These are the slides and IJulia notebooks from a talk by Steven G. Johnson at EuroSciPy 2014:
Julia (julialang.org) is a new language targeted at scientific computing, which combines the high-level abstractions and dynamic interactivity of languages like Python with the performance of low-level languages like C, thanks to being designed from the beginning for efficient just-in-time compilation by LLVM. But a major challenge for any young programming language is the availability of a large ecosystem of mature libraries and tools. To overcome this difficulty, Julia is "bootstrapping" off of the Python ecosystem, both by making it easy to call Python code and also by exploiting infrastructure such as IPython/Jupyter.
This talk will begin with an introduction to the Julia language, both explaining why it is able to attain C-like performance in many cases. At the same time, Julia supports a number of unusual programming features, such as multiple dispatch (a kind of generalization of object-oriented programming) and metaprogramming. We will also describe how Julia connects with Python via the PyCall package, which enables straightforward, low-overhead calls to Python libraries, copy-free sharing of NumPy arrays and other large data structures, and even sharing higher-order callback functions. This gives Julia direct access to SciPy and numerous other Python packages, such as SymPy and Matplotlib. Another key component of the Python universe is IPython, and we will explain how connecting to the IPython "Jupyter" front-end from an IJulia back-end allows Julia to benefit from IPython's rich multimedia notebook interface, and how Julia can even use IPython 2's interactive-widget infrastructure to provide truly interactive computations.
####
__EXERCISE AIM__. Reproduce the Julia talk abstract verbatim, from its first sentence to its last. The lines after this point are separate material, independent of the Julia talk abstract.
####
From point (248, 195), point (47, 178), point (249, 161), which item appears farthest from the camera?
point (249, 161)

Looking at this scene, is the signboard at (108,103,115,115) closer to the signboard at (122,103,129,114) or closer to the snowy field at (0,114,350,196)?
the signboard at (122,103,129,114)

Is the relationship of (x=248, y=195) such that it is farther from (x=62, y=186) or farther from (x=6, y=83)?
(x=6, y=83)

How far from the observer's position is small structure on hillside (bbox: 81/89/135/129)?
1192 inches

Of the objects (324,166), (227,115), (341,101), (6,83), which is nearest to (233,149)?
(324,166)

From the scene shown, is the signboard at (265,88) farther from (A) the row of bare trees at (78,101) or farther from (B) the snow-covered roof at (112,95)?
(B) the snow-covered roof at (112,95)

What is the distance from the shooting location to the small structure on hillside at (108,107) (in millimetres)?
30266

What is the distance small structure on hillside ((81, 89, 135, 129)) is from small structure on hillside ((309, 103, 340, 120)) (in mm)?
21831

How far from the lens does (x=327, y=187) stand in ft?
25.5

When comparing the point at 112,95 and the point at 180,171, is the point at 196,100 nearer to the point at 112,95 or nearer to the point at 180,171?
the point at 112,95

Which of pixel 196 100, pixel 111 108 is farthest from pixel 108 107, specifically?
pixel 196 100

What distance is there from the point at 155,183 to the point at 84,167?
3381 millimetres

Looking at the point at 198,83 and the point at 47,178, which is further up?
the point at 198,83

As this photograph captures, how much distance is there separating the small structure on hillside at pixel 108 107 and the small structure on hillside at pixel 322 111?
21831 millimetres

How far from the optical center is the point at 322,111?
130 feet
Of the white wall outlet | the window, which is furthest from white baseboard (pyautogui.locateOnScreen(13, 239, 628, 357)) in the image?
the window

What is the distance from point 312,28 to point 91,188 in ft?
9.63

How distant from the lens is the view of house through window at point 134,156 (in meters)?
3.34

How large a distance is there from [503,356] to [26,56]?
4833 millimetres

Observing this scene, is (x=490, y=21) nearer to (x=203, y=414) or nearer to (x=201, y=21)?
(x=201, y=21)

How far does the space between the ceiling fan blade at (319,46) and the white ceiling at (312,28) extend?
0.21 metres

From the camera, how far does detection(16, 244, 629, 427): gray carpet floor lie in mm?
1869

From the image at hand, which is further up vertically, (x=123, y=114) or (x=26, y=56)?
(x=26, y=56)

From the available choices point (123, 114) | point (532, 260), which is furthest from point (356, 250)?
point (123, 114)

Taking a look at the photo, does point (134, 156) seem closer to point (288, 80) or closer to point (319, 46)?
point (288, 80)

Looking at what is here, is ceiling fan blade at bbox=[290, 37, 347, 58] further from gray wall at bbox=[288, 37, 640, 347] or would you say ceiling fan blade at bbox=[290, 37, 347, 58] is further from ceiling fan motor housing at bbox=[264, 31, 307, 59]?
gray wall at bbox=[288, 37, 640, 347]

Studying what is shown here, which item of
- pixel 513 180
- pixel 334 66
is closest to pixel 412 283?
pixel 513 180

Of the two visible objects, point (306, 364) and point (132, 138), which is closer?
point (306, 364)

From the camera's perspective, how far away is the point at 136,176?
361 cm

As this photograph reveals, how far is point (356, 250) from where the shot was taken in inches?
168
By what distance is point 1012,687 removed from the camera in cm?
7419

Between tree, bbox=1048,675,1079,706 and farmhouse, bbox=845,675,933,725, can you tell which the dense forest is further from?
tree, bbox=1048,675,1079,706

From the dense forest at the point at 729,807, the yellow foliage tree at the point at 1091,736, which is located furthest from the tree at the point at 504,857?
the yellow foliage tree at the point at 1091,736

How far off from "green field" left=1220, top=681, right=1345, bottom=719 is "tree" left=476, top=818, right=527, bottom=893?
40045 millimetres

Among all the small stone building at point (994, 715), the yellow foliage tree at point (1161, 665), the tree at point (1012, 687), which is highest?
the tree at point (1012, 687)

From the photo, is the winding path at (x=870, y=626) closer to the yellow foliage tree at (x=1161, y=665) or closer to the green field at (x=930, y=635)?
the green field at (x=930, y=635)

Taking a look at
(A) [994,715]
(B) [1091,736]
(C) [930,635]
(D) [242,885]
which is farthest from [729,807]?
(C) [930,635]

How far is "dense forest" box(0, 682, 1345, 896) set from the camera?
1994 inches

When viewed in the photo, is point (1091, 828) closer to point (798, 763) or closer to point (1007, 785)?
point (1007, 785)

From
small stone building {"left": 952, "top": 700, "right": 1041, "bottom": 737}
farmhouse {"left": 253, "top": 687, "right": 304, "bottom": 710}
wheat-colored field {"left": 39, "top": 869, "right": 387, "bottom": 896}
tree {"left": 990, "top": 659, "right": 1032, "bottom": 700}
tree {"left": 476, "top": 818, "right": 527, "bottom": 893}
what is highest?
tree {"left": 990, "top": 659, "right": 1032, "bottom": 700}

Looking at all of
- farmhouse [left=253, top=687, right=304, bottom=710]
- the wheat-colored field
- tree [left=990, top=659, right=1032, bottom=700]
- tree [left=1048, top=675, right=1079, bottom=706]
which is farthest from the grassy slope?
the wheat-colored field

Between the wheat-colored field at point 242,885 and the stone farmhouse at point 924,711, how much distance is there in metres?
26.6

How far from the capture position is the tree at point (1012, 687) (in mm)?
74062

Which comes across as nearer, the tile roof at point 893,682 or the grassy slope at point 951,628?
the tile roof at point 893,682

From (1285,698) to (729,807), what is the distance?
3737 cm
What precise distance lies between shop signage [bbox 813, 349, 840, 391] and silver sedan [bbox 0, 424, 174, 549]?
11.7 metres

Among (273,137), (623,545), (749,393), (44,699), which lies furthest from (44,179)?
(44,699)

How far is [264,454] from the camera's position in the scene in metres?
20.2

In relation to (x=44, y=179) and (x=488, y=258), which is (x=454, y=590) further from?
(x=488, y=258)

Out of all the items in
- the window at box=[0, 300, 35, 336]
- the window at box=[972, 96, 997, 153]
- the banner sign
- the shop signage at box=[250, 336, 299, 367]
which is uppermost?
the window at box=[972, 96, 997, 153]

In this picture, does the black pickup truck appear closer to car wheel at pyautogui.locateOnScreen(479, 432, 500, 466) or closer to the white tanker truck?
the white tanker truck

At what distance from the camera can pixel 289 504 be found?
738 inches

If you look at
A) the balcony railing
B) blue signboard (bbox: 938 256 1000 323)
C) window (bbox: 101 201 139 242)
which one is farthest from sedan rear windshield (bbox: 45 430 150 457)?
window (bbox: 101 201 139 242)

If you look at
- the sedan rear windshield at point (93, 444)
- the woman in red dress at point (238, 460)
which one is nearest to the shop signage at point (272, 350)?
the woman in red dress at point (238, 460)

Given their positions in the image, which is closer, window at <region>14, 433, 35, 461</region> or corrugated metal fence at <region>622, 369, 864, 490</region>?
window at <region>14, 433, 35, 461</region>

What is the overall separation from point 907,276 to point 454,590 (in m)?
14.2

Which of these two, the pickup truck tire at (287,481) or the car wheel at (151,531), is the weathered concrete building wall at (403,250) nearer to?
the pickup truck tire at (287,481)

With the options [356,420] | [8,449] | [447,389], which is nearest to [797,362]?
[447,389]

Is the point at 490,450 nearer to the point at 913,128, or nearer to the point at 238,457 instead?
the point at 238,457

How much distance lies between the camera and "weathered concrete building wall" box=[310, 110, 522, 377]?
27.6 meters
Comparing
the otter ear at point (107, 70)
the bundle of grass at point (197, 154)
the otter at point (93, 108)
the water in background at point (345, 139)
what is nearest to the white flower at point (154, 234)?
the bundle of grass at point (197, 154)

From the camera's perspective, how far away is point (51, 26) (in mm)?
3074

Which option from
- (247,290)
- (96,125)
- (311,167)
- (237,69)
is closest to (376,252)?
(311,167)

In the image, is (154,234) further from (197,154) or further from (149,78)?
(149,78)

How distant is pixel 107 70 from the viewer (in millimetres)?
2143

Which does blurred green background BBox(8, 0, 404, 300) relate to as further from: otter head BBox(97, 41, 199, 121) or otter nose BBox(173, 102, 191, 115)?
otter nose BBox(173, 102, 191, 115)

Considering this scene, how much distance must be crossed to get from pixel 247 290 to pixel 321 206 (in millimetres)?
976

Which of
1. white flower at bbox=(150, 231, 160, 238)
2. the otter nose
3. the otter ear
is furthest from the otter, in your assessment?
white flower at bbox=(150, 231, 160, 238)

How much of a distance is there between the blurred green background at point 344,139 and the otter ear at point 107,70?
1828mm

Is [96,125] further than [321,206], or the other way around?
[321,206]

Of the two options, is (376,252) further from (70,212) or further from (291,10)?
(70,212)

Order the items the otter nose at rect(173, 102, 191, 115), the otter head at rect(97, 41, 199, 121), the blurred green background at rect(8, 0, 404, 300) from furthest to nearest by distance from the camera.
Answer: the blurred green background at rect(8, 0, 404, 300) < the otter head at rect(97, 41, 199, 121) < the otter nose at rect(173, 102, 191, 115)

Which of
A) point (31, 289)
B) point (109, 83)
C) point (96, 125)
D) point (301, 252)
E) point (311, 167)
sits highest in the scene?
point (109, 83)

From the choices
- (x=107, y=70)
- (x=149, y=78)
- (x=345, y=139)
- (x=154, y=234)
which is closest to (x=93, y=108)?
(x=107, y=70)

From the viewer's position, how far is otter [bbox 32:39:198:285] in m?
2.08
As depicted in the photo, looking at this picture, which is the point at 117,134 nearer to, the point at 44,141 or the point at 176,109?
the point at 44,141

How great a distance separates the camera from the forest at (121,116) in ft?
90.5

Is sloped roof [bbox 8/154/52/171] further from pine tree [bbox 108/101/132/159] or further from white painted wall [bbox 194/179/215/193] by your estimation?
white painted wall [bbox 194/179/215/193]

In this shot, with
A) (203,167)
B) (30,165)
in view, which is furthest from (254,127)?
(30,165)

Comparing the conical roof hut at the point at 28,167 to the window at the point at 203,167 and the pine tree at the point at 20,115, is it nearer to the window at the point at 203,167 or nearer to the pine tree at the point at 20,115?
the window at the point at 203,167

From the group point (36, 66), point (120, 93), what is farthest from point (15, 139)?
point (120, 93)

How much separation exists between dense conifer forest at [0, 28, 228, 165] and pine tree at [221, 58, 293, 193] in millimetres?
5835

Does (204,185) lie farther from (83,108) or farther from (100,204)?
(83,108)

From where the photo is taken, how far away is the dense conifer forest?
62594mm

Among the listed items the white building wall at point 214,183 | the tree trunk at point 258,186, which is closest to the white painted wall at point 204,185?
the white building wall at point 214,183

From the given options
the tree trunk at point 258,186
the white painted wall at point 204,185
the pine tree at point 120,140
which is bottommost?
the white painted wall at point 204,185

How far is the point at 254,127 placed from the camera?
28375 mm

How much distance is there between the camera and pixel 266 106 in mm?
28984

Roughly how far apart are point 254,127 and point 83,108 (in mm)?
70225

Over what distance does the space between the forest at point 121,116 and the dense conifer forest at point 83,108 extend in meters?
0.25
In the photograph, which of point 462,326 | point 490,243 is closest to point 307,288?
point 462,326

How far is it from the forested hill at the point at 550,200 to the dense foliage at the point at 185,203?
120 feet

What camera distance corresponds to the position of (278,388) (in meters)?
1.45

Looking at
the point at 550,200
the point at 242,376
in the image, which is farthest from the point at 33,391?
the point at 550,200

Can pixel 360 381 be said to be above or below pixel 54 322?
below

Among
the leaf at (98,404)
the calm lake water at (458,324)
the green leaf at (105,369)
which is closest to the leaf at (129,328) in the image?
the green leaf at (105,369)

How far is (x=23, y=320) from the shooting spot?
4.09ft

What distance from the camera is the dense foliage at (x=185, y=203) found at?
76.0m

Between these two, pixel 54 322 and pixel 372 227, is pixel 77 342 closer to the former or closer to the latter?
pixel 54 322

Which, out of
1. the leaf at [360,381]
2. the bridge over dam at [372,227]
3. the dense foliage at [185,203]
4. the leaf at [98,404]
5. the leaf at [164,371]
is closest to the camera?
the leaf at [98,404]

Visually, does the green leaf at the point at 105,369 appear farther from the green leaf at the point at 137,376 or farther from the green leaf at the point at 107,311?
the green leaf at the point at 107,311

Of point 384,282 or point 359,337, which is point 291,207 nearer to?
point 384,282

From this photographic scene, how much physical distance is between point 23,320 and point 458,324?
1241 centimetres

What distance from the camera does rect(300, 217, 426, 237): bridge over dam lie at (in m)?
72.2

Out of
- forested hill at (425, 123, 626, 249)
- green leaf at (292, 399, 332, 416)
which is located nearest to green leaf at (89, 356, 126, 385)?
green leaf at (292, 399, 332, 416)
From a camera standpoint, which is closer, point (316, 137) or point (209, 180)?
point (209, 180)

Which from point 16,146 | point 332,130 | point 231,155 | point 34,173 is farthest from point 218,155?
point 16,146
####
__RESPONSE__.
These are the slides and IJulia notebooks from a talk by Steven G. Johnson at EuroSciPy 2014:
Julia (julialang.org) is a new language targeted at scientific computing, which combines the high-level abstractions and dynamic interactivity of languages like Python with the performance of low-level languages like C, thanks to being designed from the beginning for efficient just-in-time compilation by LLVM. But a major challenge for any young programming language is the availability of a large ecosystem of mature libraries and tools. To overcome this difficulty, Julia is "bootstrapping" off of the Python ecosystem, both by making it easy to call Python code and also by exploiting infrastructure such as IPython/Jupyter.
This talk will begin with an introduction to the Julia language, both explaining why it is able to attain C-like performance in many cases. At the same time, Julia supports a number of unusual programming features, such as multiple dispatch (a kind of generalization of object-oriented programming) and metaprogramming. We will also describe how Julia connects with Python via the PyCall package, which enables straightforward, low-overhead calls to Python libraries, copy-free sharing of NumPy arrays and other large data structures, and even sharing higher-order callback functions. This gives Julia direct access to SciPy and numerous other Python packages, such as SymPy and Matplotlib. Another key component of the Python universe is IPython, and we will explain how connecting to the IPython "Jupyter" front-end from an IJulia back-end allows Julia to benefit from IPython's rich multimedia notebook interface, and how Julia can even use IPython 2's interactive-widget infrastructure to provide truly interactive computations.